Jolliffe Ian T, Cadima Jorge
College of Engineering, Mathematics and Physical Sciences, University of Exeter, Exeter, UK.
Secção de Matemática (DCEB), Instituto Superior de Agronomia, Universidade de Lisboa, Tapada da Ajuda, Lisboa 1340-017, Portugal Centro de Estatística e Aplicações da Universidade de Lisboa (CEAUL), Lisboa, Portugal
Philos Trans A Math Phys Eng Sci. 2016 Apr 13;374(2065):20150202. doi: 10.1098/rsta.2015.0202.

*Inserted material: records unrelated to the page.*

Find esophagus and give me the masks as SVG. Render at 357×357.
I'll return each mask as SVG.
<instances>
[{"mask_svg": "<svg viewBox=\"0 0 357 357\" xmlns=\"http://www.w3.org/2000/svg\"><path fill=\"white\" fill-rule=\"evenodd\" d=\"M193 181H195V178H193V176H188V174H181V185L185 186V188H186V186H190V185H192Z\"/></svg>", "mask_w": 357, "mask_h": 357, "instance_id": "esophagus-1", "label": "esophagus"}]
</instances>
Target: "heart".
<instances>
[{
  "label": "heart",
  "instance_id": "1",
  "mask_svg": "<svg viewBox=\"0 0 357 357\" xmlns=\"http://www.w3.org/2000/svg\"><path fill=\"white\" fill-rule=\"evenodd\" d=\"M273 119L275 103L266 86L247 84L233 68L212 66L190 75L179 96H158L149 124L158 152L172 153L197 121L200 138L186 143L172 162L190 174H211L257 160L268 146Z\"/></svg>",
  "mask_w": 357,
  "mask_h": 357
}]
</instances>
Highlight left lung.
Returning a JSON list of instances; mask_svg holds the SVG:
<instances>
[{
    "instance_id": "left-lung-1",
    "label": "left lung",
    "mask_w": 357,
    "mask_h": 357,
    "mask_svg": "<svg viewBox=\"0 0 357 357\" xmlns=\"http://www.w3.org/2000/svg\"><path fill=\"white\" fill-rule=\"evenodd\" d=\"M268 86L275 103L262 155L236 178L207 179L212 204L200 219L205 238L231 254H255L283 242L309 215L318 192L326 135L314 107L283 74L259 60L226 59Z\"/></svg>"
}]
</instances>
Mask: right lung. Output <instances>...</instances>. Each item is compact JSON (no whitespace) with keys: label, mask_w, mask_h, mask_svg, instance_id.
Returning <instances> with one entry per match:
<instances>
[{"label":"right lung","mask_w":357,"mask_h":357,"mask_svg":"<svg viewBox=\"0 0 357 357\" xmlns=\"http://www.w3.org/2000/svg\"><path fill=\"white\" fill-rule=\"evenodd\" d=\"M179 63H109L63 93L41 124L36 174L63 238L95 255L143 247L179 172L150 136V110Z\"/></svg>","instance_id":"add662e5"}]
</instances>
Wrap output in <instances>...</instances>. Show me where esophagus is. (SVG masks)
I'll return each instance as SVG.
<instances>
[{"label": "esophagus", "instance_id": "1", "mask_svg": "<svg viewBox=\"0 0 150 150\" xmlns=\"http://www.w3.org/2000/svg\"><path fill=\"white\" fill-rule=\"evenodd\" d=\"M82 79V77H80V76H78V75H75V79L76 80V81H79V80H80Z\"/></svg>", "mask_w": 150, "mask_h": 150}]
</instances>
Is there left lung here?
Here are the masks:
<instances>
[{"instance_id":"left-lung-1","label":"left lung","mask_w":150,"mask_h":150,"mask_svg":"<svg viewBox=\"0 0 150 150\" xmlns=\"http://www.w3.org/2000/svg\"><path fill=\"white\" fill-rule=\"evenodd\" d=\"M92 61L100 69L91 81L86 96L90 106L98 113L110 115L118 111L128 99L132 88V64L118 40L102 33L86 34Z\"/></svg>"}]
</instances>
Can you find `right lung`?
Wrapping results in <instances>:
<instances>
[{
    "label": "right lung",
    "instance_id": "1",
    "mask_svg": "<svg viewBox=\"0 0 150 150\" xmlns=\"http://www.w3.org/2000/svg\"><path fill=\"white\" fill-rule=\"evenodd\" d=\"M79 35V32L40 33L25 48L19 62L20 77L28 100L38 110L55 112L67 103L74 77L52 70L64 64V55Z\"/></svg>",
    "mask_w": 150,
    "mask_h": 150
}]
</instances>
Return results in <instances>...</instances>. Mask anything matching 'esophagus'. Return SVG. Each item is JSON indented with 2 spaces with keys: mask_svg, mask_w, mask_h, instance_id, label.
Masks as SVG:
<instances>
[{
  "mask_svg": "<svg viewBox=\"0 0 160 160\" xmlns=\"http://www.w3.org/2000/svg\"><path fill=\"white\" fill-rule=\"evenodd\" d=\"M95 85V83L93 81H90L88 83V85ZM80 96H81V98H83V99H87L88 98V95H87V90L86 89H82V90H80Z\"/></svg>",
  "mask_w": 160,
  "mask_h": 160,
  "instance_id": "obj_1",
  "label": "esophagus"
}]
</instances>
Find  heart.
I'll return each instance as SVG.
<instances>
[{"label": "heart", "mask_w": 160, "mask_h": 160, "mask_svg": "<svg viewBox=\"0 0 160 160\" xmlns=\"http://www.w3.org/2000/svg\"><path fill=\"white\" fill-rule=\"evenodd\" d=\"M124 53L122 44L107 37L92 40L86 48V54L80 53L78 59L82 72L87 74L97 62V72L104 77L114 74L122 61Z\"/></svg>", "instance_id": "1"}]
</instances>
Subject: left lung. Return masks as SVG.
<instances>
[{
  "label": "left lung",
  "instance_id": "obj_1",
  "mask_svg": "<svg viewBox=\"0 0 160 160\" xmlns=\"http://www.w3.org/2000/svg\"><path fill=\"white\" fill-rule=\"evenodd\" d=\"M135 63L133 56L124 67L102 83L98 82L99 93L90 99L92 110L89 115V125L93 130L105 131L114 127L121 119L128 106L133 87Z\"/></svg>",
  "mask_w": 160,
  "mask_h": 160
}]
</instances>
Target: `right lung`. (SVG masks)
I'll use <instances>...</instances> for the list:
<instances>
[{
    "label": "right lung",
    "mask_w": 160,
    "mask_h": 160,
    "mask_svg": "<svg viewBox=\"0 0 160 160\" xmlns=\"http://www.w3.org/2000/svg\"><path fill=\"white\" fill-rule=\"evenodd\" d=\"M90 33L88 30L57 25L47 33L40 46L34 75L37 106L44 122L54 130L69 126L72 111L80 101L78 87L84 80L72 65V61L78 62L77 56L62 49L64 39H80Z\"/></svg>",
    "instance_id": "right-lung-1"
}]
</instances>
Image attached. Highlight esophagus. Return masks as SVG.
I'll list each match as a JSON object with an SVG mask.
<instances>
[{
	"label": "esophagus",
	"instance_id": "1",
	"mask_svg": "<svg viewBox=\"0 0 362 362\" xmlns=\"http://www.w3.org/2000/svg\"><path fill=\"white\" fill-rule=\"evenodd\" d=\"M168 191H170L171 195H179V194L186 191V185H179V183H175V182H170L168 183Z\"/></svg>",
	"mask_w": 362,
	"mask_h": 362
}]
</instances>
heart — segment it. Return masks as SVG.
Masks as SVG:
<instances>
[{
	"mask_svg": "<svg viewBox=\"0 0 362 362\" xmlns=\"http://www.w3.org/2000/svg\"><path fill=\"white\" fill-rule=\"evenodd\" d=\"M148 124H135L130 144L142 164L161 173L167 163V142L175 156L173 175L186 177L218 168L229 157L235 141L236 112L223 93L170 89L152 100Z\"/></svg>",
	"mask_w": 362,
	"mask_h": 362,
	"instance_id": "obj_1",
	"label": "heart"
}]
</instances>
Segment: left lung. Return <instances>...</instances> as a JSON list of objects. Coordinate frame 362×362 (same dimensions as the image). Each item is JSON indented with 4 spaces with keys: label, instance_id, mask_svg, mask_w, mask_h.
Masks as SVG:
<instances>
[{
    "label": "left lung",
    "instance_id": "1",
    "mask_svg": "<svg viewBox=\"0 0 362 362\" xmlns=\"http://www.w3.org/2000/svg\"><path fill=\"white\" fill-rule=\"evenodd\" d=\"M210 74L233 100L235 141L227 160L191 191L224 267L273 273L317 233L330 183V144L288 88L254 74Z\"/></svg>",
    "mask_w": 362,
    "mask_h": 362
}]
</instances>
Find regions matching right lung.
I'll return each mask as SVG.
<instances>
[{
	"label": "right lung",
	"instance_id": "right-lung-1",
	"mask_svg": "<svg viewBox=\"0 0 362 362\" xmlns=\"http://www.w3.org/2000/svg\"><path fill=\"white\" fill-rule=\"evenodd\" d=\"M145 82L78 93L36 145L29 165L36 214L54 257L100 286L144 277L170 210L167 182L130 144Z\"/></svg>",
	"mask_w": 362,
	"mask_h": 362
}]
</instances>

Large datasets are increasingly common and are often difficult to interpret. Principal component analysis (PCA) is a technique for reducing the dimensionality of such datasets, increasing interpretability but at the same time minimizing information loss. It does so by creating new uncorrelated variables that successively maximize variance. Finding such new variables, the principal components, reduces to solving an eigenvalue/eigenvector problem, and the new variables are defined by the dataset at hand, not a priori, hence making PCA an adaptive data analysis technique. It is adaptive in another sense too, since variants of the technique have been developed that are tailored to various different data types and structures. This article will begin by introducing the basic ideas of PCA, discussing what it can and cannot do. It will then describe some variants of PCA and their application.
大型数据集越来越普遍,且往往难以解读。主成分分析(PCA)是一种用于降低此类数据集维度的技术,它在增加可解释性的同时,将信息损失降至最低。它通过创建新的不相关变量来实现这一点,这些变量会依次最大化方差。找到这些新变量,即主成分,归结为求解一个特征值/特征向量问题,并且新变量由手头的数据集定义,而非先验确定,因此PCA成为一种自适应数据分析技术。它在另一种意义上也是自适应的,因为已经开发出了该技术的变体,以适应各种不同的数据类型和结构。本文将首先介绍PCA的基本思想,讨论其能做什么和不能做什么。然后将描述PCA的一些变体及其应用。